PERMANENT COLLECTION

Charles E. Burchfield (American, 1893-1967), Six O'Clock, 1936
Watercolor, 24 x 30 in.
Museum purchase with the Jennie Dickenson Buck Fund, 37.297

Charles E. Burchfield viewed himself as a romantic landscape painter. His preferred medium was watercolor, which he manipulated innovatively to create works that he felt had the solidity and monumentality of oil paintings.

He lived and worked in Salem, Ohio, and later in and around Buffalo, NY, and his subjects were the buildings and outdoor scenes that he walked past every day. His watercolors fall into three periods: from 1916 to the early 1920s, poetic evocations of nature; from the early 1920s to the early 1940s, bold, somber landscapes and urban scenes; and, after 1943 to the mid 1960s, a return to lyric expressions of nature, painted with a heightened sense of emotion. Each Burchfield work is infused with a deep personal symbolism born of the artist's emotional response to nature and his surroundings.

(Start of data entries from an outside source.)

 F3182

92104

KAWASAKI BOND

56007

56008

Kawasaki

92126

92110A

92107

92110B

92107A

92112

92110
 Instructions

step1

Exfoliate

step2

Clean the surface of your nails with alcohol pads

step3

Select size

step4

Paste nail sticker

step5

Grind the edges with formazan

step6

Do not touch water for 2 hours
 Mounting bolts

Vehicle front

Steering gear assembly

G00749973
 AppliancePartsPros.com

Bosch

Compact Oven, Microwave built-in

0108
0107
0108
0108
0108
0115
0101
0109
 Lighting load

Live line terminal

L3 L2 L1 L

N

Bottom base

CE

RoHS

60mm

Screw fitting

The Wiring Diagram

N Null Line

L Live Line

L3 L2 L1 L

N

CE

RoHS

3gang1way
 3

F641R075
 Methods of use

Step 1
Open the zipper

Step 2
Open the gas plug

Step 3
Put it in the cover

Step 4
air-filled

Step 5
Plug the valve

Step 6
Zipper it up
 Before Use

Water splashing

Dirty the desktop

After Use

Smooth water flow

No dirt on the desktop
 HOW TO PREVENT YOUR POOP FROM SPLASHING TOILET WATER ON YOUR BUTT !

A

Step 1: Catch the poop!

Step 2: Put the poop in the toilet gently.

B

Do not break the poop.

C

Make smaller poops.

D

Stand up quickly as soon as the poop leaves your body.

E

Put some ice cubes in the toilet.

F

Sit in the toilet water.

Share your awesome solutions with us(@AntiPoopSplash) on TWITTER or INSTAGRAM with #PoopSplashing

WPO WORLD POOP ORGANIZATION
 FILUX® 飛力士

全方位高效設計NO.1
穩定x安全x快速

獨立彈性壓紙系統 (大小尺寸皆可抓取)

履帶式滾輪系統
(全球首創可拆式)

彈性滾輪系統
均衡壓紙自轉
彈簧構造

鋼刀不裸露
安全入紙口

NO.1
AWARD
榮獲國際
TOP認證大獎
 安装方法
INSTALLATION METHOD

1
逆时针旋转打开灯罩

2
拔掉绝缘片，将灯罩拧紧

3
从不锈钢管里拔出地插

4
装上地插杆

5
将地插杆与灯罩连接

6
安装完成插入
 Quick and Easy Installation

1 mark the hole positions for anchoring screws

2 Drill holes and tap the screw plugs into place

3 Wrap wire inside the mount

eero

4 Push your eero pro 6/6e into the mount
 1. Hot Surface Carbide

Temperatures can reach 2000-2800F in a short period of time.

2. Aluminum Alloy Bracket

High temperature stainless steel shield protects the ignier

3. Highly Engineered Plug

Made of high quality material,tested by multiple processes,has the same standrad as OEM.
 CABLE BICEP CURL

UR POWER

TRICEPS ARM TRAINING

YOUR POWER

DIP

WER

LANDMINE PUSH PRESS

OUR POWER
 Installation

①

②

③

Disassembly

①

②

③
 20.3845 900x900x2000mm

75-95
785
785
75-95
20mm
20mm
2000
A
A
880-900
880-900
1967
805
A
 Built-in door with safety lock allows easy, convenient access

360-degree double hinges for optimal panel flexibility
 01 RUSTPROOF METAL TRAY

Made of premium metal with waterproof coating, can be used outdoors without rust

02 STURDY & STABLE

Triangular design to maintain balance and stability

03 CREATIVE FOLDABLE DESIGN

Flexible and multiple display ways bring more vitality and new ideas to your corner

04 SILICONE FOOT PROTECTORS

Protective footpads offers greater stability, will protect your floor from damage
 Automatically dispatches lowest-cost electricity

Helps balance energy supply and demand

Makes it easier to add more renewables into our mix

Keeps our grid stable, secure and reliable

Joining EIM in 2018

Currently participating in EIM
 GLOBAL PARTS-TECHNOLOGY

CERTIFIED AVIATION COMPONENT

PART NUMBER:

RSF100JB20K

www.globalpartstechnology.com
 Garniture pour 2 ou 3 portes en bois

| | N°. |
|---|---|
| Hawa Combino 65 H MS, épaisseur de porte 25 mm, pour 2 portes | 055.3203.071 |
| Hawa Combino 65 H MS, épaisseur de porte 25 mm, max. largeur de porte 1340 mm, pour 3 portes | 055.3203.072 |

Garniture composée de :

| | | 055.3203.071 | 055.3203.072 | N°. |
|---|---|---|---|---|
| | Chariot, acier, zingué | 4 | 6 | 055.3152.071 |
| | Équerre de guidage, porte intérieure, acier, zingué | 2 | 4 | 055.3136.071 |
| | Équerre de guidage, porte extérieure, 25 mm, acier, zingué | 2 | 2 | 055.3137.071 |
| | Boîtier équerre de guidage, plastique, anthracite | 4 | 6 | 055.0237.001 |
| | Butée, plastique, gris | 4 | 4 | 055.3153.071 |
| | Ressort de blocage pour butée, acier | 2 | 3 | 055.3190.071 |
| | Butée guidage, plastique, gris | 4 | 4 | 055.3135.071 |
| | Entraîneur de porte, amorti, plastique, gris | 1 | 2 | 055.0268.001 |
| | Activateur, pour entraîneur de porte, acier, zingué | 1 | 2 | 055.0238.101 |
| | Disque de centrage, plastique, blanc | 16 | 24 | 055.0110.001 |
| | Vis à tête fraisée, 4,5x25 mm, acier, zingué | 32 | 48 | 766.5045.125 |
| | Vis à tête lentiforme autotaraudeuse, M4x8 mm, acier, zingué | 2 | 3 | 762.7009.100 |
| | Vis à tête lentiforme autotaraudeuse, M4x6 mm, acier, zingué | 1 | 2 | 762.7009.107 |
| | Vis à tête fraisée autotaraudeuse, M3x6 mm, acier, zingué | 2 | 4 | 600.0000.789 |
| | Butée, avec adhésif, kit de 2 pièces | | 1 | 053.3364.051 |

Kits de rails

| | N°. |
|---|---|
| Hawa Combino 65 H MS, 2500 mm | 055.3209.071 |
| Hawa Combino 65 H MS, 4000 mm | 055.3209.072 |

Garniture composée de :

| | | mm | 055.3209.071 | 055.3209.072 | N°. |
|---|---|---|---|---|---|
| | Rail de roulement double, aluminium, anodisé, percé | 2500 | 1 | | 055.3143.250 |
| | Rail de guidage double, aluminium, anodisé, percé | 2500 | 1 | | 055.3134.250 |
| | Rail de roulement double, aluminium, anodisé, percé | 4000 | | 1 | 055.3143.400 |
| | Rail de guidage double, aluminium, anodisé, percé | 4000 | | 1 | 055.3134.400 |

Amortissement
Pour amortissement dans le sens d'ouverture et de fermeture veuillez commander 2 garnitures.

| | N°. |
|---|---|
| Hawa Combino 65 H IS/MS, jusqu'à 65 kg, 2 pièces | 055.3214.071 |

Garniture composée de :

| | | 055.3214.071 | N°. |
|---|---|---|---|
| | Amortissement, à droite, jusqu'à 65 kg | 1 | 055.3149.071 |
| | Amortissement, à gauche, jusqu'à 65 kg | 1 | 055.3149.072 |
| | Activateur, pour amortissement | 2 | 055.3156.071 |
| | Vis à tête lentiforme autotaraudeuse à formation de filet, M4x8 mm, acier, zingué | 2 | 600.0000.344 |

With Six O'Clock, the artist portrays a passerby's view into a Depression Era home on a winter's night. Through the kitchen windows, we see a common scene of a family preparing for dinner. In characteristic Burchfield style, there is a slightly ominous feeling to this calm scene with the snow piled in rhythmic peaks and a crescent moon hanging in the clear sky. It is a brooding scene of heightened silence and houses almost sagging under the weight of the snow. Burchfield's intention was to evoke human emotion through the natural elements of landscape.